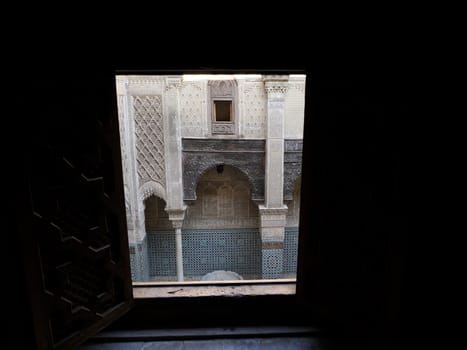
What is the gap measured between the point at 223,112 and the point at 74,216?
516 centimetres

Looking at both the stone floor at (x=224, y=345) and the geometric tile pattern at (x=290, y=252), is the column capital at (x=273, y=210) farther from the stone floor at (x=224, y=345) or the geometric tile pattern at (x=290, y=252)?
the stone floor at (x=224, y=345)

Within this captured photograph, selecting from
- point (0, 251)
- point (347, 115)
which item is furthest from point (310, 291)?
point (0, 251)

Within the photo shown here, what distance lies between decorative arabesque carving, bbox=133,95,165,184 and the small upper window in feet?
3.94

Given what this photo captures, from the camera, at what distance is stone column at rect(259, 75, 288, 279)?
5270mm

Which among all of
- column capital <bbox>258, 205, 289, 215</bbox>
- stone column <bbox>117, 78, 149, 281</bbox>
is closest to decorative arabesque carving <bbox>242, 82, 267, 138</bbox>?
column capital <bbox>258, 205, 289, 215</bbox>

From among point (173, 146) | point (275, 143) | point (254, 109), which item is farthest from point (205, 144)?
point (275, 143)

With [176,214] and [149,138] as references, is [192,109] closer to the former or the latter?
[149,138]

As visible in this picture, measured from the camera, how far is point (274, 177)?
551cm

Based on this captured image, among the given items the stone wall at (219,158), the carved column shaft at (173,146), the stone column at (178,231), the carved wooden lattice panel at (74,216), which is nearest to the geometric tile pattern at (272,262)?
the stone wall at (219,158)

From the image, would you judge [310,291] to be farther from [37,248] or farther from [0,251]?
[0,251]

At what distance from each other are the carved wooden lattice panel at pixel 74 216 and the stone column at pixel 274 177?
4477mm

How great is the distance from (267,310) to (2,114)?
1.31 meters

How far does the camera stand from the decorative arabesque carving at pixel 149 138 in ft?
17.1

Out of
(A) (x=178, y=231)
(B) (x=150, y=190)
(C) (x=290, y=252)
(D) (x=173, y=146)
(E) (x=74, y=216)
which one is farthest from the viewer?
(C) (x=290, y=252)
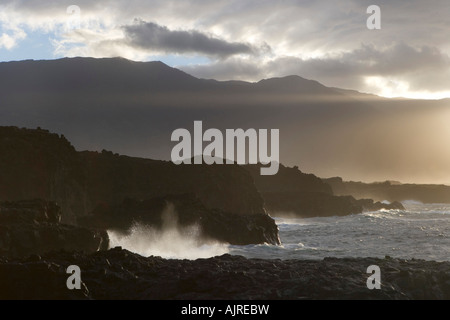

════════════════════

Brief
Reproduce all of the data above word for word, omitting the pictures.

Solution for this exercise
What is the gap measured between the point at 223,112 and the point at 74,216?
516 centimetres

Looking at both the stone floor at (x=224, y=345) and the geometric tile pattern at (x=290, y=252), is the column capital at (x=273, y=210) farther from the stone floor at (x=224, y=345) or the geometric tile pattern at (x=290, y=252)?
the stone floor at (x=224, y=345)

Within this captured photograph, selecting from
- point (0, 251)
- point (347, 115)
which item is furthest from point (310, 291)?
point (0, 251)

Within the photo shown here, what distance lies between decorative arabesque carving, bbox=133,95,165,184 and the small upper window in feet?
3.94

Given what this photo captures, from the camera, at what distance is stone column at rect(259, 75, 288, 279)?
5270mm

Which among all of
- column capital <bbox>258, 205, 289, 215</bbox>
- stone column <bbox>117, 78, 149, 281</bbox>
is closest to decorative arabesque carving <bbox>242, 82, 267, 138</bbox>?
column capital <bbox>258, 205, 289, 215</bbox>

From among point (173, 146) | point (275, 143) | point (254, 109), which item is farthest from point (205, 144)?
point (275, 143)

With [176,214] and [149,138] as references, is [192,109] closer to the former or the latter?
[149,138]

As visible in this picture, measured from the camera, how far is point (274, 177)?
551cm

Based on this captured image, among the given items the stone wall at (219,158), the carved column shaft at (173,146), the stone column at (178,231), the carved wooden lattice panel at (74,216), which is nearest to the geometric tile pattern at (272,262)?
the stone wall at (219,158)

From the image, would you judge [310,291] to be farther from [37,248] or farther from [0,251]?
[0,251]

At what distance from each other are the carved wooden lattice panel at pixel 74 216 and the stone column at pixel 274 177?
4477mm

How great is the distance from (267,310) to (2,114)?
1.31 meters

How far does the camera stand from the decorative arabesque carving at pixel 149 138 in ft?
17.1

Out of
(A) (x=178, y=231)
(B) (x=150, y=190)
(C) (x=290, y=252)
(D) (x=173, y=146)
(E) (x=74, y=216)
which one is farthest from the viewer?
(C) (x=290, y=252)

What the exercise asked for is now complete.